Show every line in the entries below where the word "States" appears.
===== Records
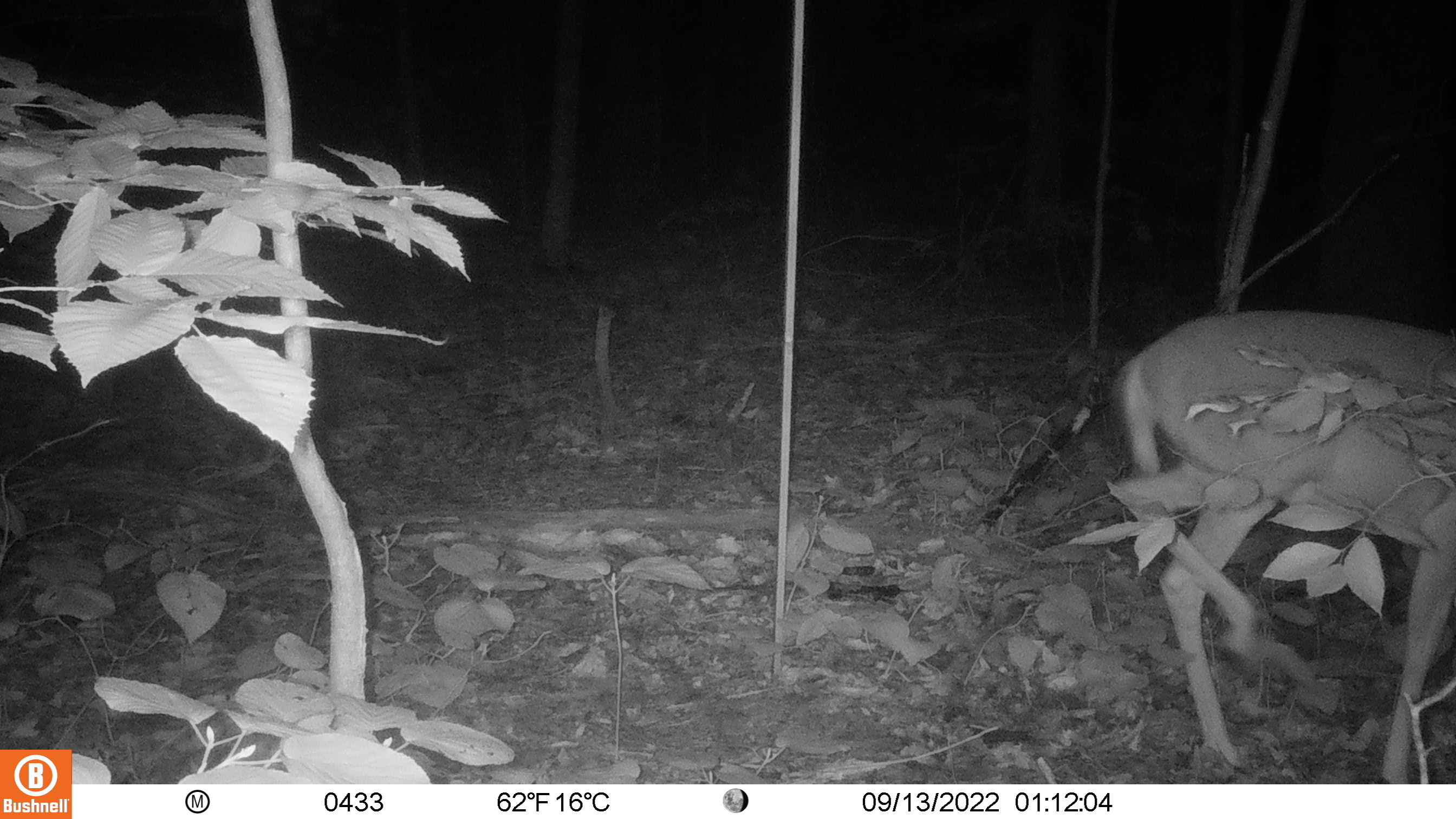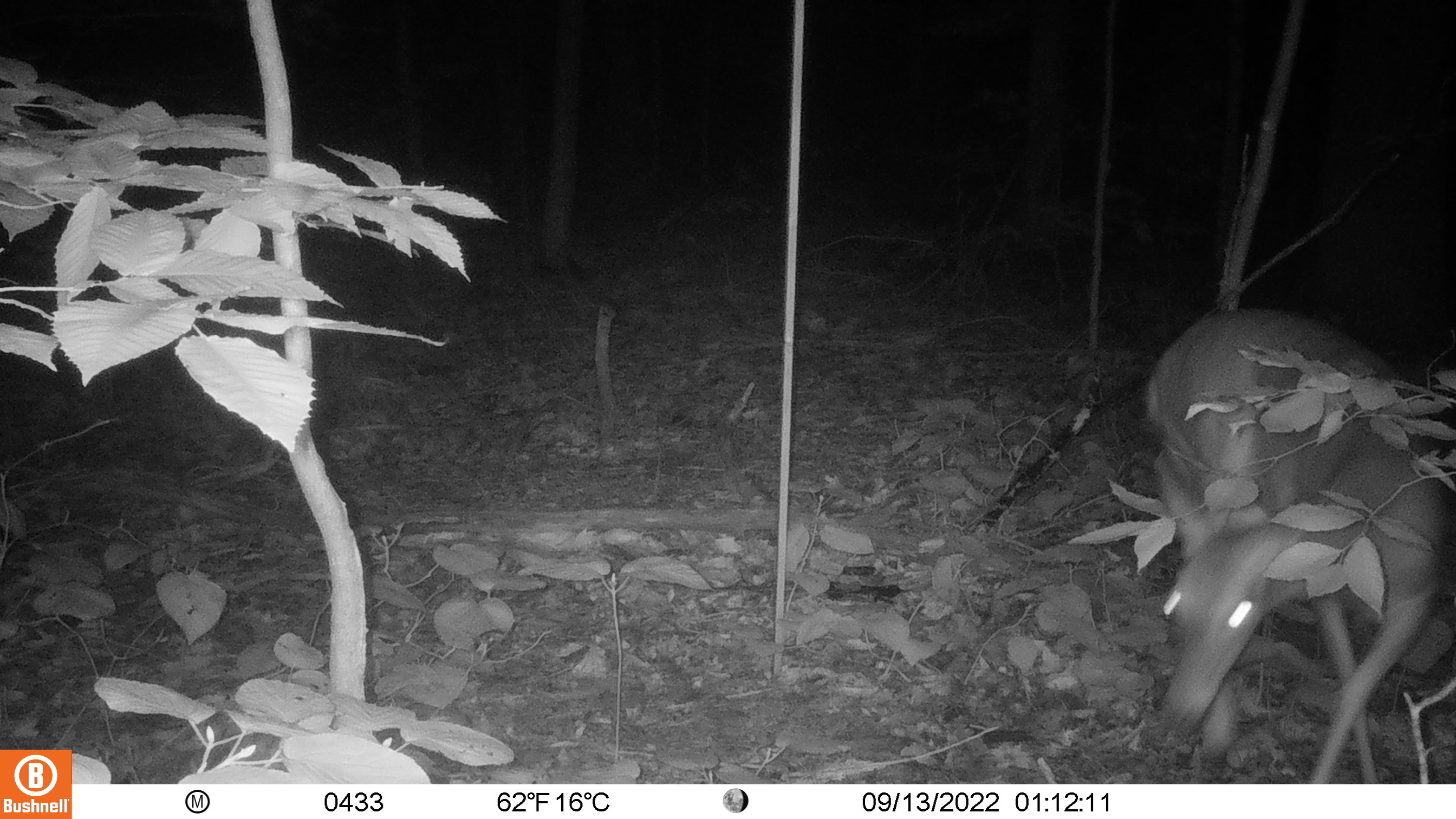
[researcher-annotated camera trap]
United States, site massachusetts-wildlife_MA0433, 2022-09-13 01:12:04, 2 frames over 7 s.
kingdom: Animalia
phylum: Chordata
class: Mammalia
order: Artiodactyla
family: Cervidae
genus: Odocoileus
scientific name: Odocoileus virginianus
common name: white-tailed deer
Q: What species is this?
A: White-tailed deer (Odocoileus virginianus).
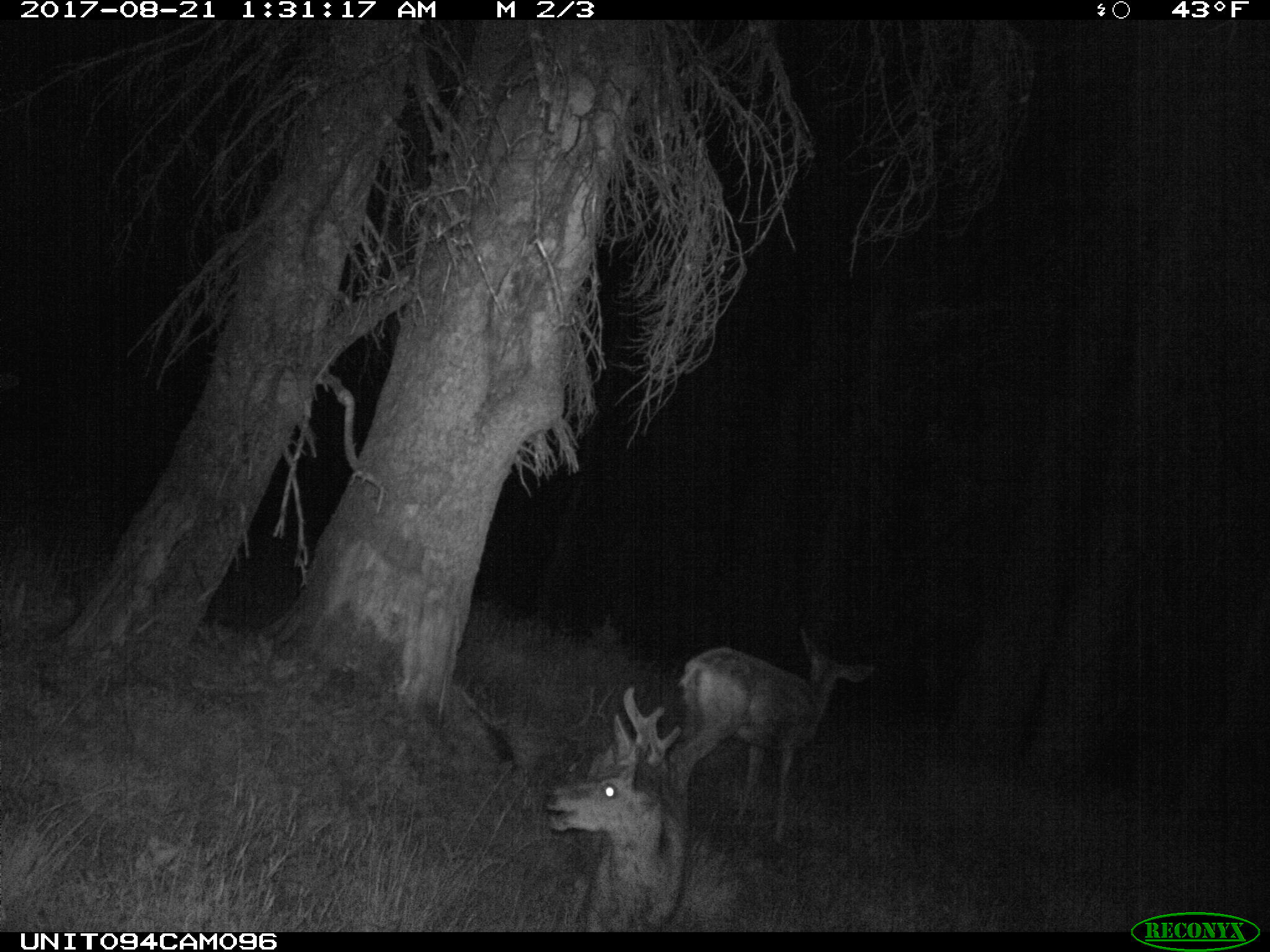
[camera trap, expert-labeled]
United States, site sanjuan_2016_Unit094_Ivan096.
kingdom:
==========
===== Records
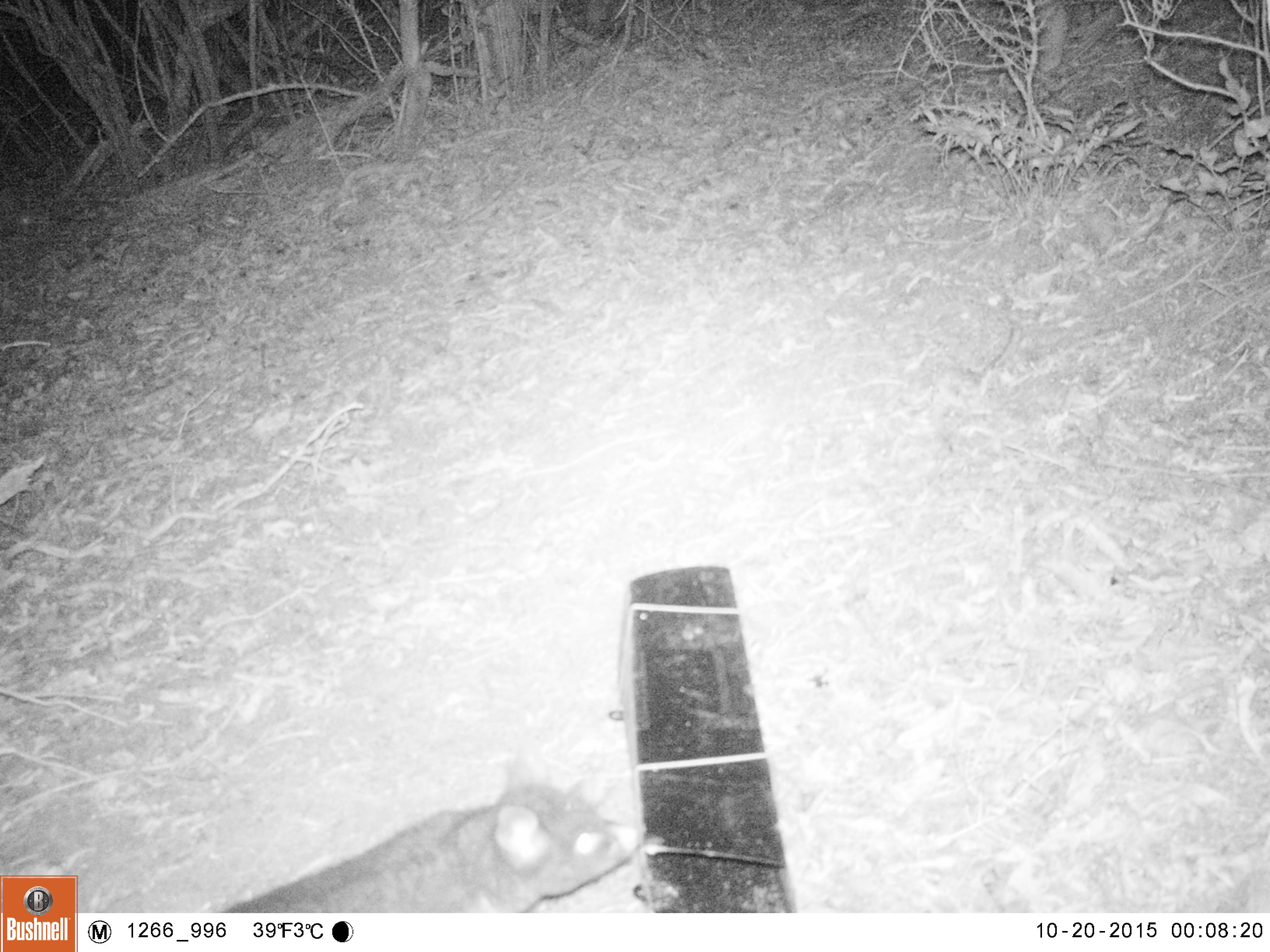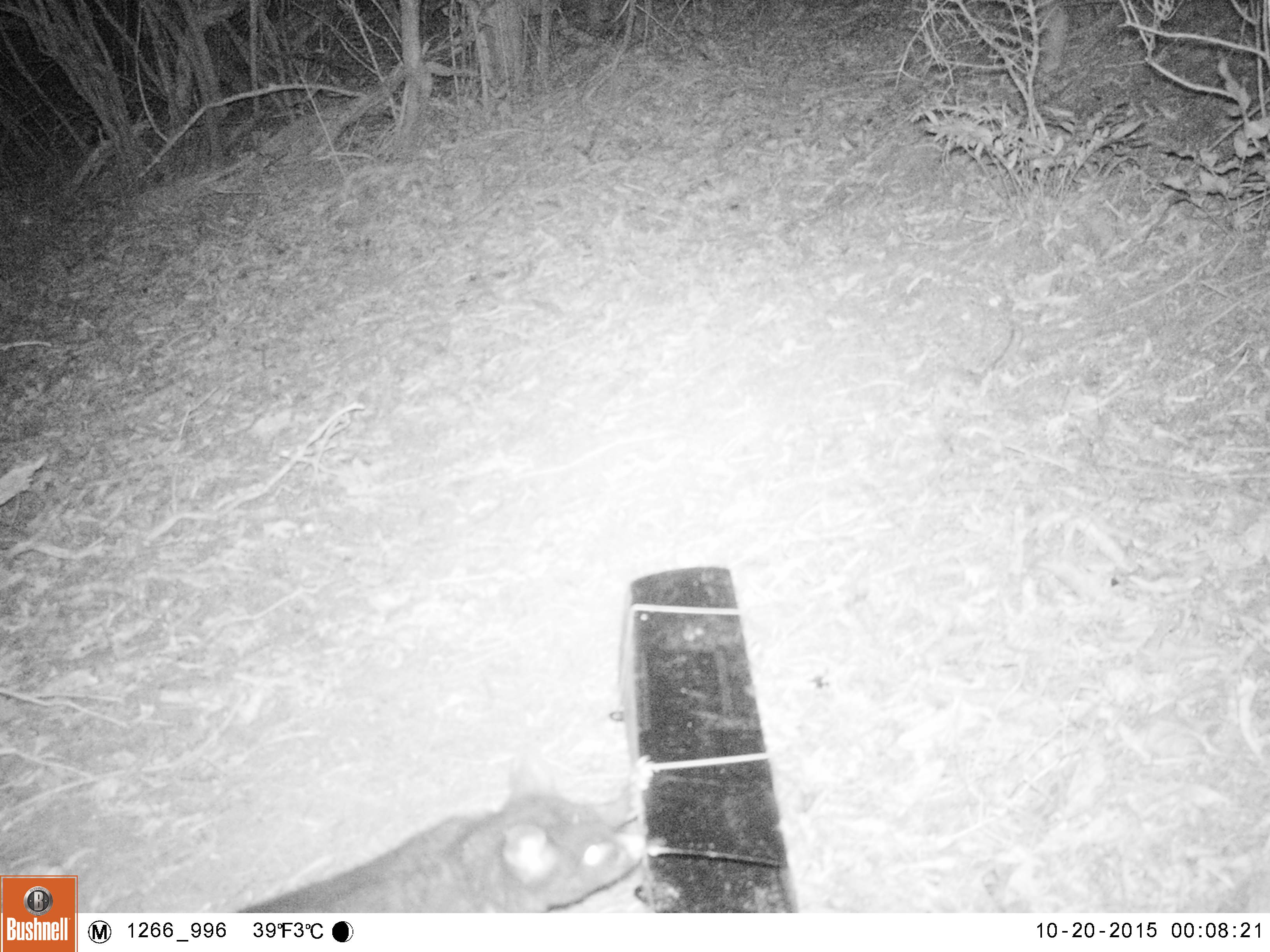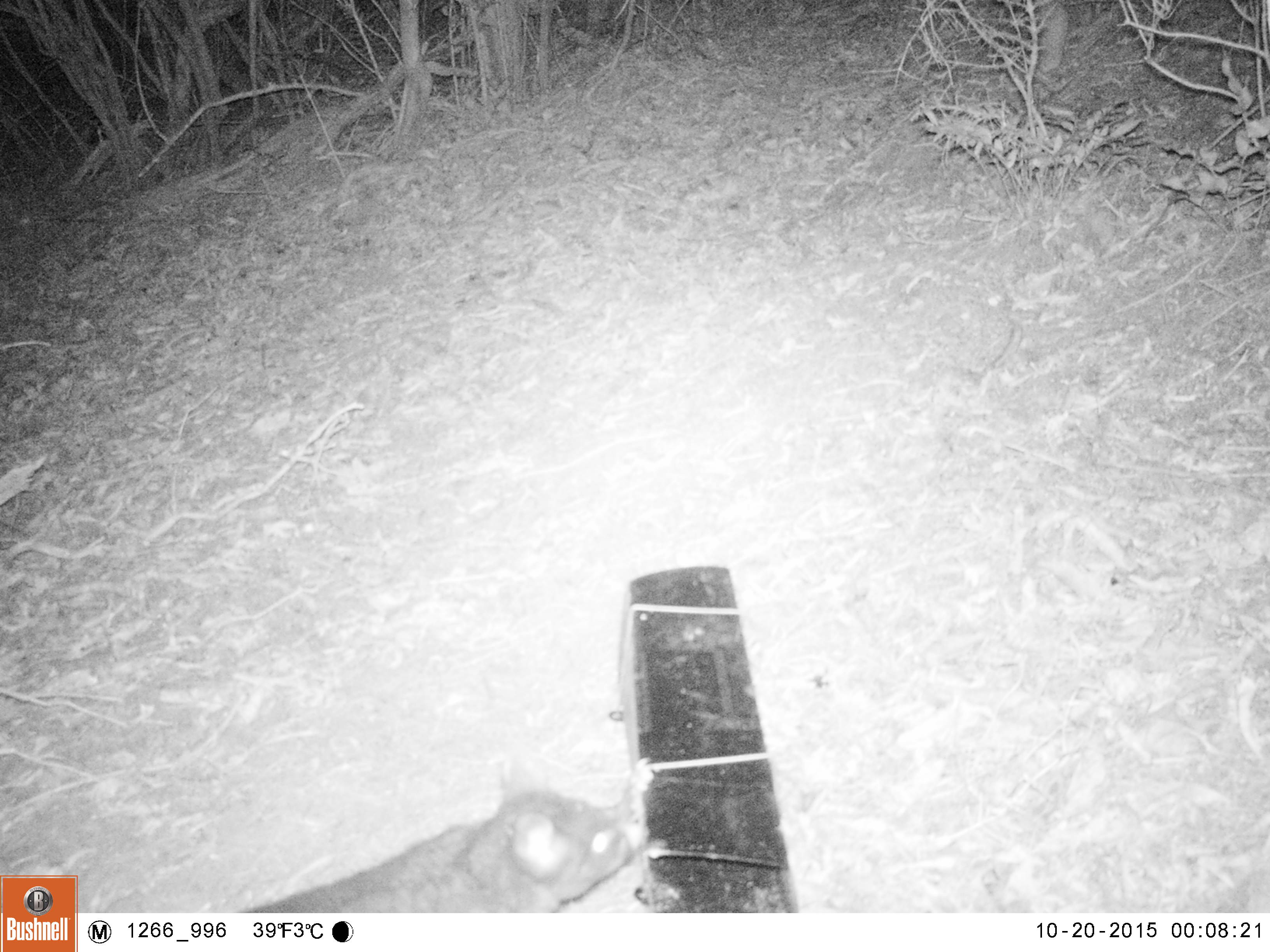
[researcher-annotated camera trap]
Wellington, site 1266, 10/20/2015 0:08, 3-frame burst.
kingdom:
==========
*Result of the exercise*:
United States, site massachusetts-wildlife_MA0433, 2022-09-13 01:12:04, 2 frames over 7 s.
United States, site sanjuan_2016_Unit094_Ivan096.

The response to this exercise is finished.